Seattle Public Library made waves several years ago when they opened their new downtown building, which at first glance, seems to be made entirely of glass. It’s a stunning building, and a stop for many visitors to Seattle, myself included. So, after having seen how their fancy new library building compares to others, I decided to see how their Twitter and Facebook pages stack up against the world’s best and brightest.
First, let’s look at how we find the Facebook and Twitter links from the homepage. They’re buried down at the bottom of the page, which is fine because they’re with the other contact information, but both the Facebook and Twitter icons are blue. This wouldn’t be a big deal, if the footer that they’re embedded in wasn’t also blue. I must admit that it took me a moment to find them, as they didn’t stand out as well as those listed on the page of the State Library of Russia, for example. Perhaps it’s the contrast on my laptop screen, but I’m pretty sure one of the big tips we were given (and graded on!) for LIBR 500 was to ensure that our webpages were easy to read and the colours didn’t detract from readability. This is not easy to read. For shame, Seattle!

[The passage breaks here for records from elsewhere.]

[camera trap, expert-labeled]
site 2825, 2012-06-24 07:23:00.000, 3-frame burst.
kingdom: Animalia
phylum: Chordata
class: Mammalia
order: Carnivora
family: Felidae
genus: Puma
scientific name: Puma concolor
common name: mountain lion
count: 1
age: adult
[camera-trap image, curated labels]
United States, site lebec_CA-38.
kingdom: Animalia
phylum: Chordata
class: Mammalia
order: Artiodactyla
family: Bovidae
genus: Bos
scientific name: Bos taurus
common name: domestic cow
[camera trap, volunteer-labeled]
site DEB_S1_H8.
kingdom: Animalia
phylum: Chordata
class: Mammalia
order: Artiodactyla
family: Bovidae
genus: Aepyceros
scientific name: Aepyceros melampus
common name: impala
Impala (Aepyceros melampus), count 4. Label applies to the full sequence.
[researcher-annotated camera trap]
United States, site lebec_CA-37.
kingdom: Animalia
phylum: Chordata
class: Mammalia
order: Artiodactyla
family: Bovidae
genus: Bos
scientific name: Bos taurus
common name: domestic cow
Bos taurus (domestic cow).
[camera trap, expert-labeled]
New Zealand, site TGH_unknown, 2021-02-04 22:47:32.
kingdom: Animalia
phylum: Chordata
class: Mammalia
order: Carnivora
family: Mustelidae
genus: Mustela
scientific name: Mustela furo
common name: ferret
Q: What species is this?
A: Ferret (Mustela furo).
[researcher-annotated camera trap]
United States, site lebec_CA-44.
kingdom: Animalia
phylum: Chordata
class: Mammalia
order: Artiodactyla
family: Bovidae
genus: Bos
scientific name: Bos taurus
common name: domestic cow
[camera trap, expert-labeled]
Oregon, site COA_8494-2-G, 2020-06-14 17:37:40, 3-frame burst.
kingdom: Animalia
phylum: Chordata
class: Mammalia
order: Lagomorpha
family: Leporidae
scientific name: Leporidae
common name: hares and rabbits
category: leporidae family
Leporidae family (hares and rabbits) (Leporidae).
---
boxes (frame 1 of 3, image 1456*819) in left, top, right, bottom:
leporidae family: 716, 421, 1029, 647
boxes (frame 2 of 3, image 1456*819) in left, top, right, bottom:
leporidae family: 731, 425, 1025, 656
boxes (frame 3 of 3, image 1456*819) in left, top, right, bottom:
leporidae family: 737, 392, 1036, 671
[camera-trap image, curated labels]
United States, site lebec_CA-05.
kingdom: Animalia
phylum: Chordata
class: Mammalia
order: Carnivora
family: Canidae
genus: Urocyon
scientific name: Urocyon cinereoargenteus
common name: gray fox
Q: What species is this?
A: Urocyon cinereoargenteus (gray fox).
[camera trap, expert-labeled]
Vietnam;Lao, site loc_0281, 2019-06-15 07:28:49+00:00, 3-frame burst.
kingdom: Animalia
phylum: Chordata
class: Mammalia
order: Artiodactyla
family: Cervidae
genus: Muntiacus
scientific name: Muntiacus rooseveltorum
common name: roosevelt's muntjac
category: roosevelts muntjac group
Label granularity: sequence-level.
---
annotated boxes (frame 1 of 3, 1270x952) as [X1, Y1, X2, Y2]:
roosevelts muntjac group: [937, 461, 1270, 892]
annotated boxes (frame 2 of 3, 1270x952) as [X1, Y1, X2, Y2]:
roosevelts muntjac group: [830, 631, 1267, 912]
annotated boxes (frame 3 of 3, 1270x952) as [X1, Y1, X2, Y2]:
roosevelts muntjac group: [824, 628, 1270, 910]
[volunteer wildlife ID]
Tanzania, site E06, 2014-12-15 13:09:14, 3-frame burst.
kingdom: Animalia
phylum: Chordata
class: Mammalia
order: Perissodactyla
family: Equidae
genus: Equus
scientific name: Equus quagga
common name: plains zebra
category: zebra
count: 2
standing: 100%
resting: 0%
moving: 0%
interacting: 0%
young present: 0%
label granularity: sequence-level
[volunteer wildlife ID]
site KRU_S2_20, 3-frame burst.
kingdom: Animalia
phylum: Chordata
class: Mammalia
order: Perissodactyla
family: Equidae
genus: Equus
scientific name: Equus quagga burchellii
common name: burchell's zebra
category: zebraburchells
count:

Anyways, once a user locates the links, they’re easy to use. One click and you land on the Facebook page. Let’s explore further, shall we? The cool thing about the Seattle page, is that they have a link to “ask a librarian” directly on the Facebook Timeline. Nice work, SPL! As Meredith Farkas noted in her 2011 lecture “Going Where Your Patrons Are“, “there’s a big difference between ‘being where our users are’ and being USEFUL to our users where they are.'” This is a prime example of the latter. Another great thing about their use of Timeline is that they are replying to posts that have nothing to do with the library but everything to do with books. It’s nice to see them engaging in conversations with their patrons, as both Andy Burkhardt (Information Tyrannosaur) and Sarah Milstein (Information Today) have remarked that it is important to use social media as a tool to facilitate conversation.
Moving on over to the Twitter page, we see more blue, but this time it’s legible. Oddly enough, SPL’s logo looks a lot like that of Continental Airlines, but it’s nice to see that they’ve got it placed prominently on the Twitter page. The “about us” blurb is probably one of those most descriptive and personable ones I’ve seen yet, and it still manages to include contact information within the limitations of 140 characters. They follow over 200 other accounts and have a massive 2,232 followers! This is obviously a library that’s doing something right. They tweet almost every day, and respond promptly to patrons’ concerns. It’s nice to see that they’re easily findable on Twitter by having “SPL” in their Twitter handle, but they’ve jazzed it up a bit by calling themselves “SPLBuzz”. The SPL really takes Sarah Milstein and Information Today‘s advice to heart: “do treat Twitter as a conversation rather than a broadcast medium.”
What I really like about this Twitter account is that they tweet about their bookmobile for housebound patrons. This is great! Why don’t other libraries mention this on their Twitter feeds? Maybe they do, but I certainly didn’t see it anywhere else. I find it a very inclusive move on the part of the SPL, and it’s nice to see that not only have they tweeting about events that take place at the library, they’re updating patrons who can’t get to the branch about events that affect them. They have everything from how to place a hold, to events, to the bookmobile to where to access interviews that might be of interest to patrons.